*Work required*. In the forum discussion on directory iteration below, what is said to be needed for Enumerable to function, and what happens without it?

== Text provided

Your counter point is unrealistic. No one does that.

The same bug would occur if someone tried mixing #each and #read, or two concurrent loops using #each or #read. There's no fix for it.

My use involves:

  1. Call dir.entries
  2. Do it again.

Or.

  1. Call dir.each
  2. Do it again.

That's a realistic use case. I've used it twice already and once is with old code from ruby.

Mixing #read and #entries is also unlikely. Why do we need a change, then? When operating #read, you need to be aware of the dir handle position. And in that use case it's likely to assume #each and #entries to respect the current position, not rewind. If they're supposed to start from the beginning, a call to #rewind is necessary.

I'm not. I'm using #entries or #each twice. Ruby doesn't have this issue. Maybe that's why my code broke when moving to crystal.

Ruby is proof the behavior I propose can work without common surprises.

Enumerable needs rewind to function, otherwise iteration 2..n are empty.

That's not really an issue because Enumerable does not guarantee repeated calls to return the same results. And changes to the file system have the same effect, by the way.

====
== Given material

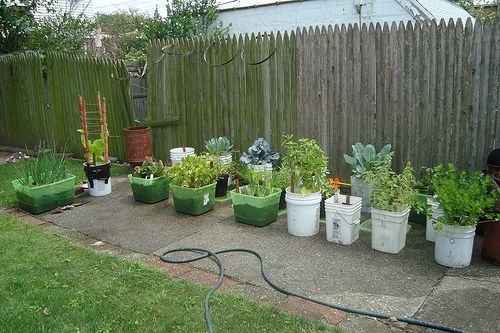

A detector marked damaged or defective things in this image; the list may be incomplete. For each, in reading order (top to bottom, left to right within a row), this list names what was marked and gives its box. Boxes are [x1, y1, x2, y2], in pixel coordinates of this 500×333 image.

cracked concrete [4, 175, 500, 330]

====

*Task result*. Enumerable needs rewind to function; otherwise iterations 2..n are empty.